From Day 1, I obsessed over what should I write. I carried a notebook with me as everything (and everyone) in my life became blog fodder.
And then I got my first comment. From a stranger. I was initially confused. Why would this fellow blogger care about my little corner of the world? Slowly, I got it. This corner was part of a growing community of fellow freaks who shared their intimate details online.
And then I became hooked.
The following year, I switched over to a more personalized site at Blogger and a true “mommy blogger” was born. I had my little community of mamas in North America. They came to my blog, I went to theirs. It was legalized stalking and vicarious living at its best. My posse and I *got* each other. There was no sugar-coating motherhood like I had endured at countless playdates. We told it like it was as we laughed and cried together, all the while recording our family’s history.
But I yearned to make local connections as well. Two years ago, I founded Mile High Mamas for The Denver Post. Aimee, Catherine, Annie, Julie, Mitch were the original pioneers and we were all a bit ahead of our time.
Things are changing in the blogosphere. Just recently, mom bloggers are getting noticed by marketers and are getting thrust into the spotlight. Two weeks ago, I was asked to speak to a room of 70 publicists on why so many big brands are vying for our attention.
Things have changed. Much of it is good, some of it is bad.
The intimacy is pretty much gone. Micro-blogging communities like Twitter and Facebook have not only become avenues for connections but also self-promotion. Blogs aren’t just about our family’s lives but some have an agenda. Promoting products. Offering giveaways. Talking about the latest all-expense-paid blogger summit.

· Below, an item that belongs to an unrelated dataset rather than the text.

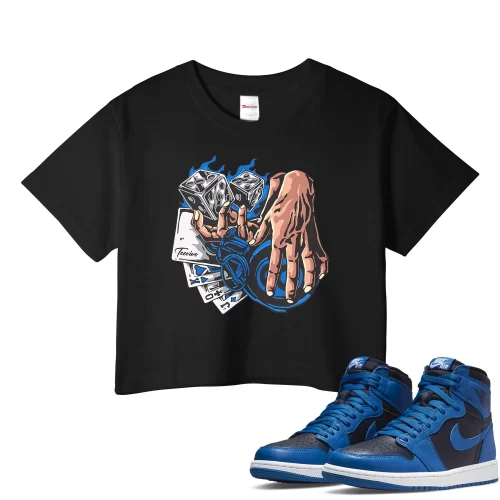 TeeVivo Crop Top Match Air Jordan 1 Retro High OG Dark Marina Blue Gambling – Air Jordan 1 Crop Top, AJ1 Crop Top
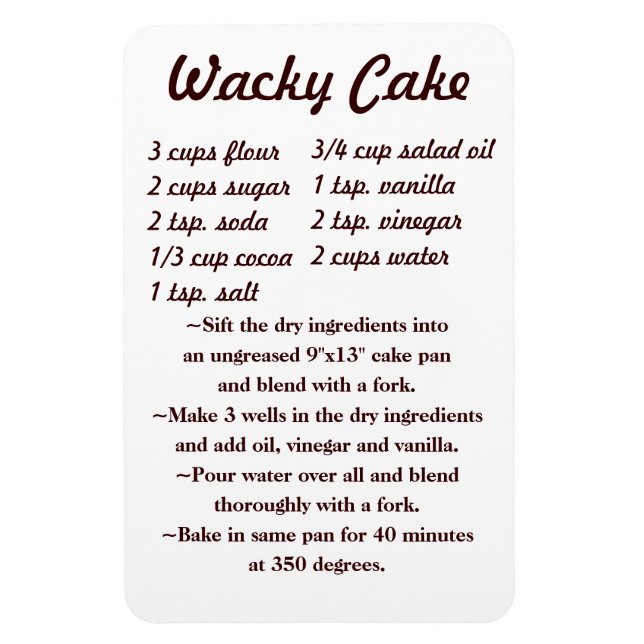 Flexible Wacky Cake Recette Fridge Magnet Draft5 (Vertical)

It’s not all bad. We are finding a new way to make a living. We are pushing boundaries. For so many years, stay-at-home moms were The Forgotten Ones. We served in the PTA and quietly built our family’s lives. Suddenly, all moms matter and big brands are becoming the listeners, not the talkers.
Some bloggers are handling this new attention with grace. Others are not. It’s all part of growing up.
When I started on MSN Spaces, I never dreamed blogs would become an avenue that would give moms a powerful new voice. It’s a road that has not always been smooth, but a journey I am proud to on.
How long have you been blogging? If you’re not a blogger, when did you first start reading blogs?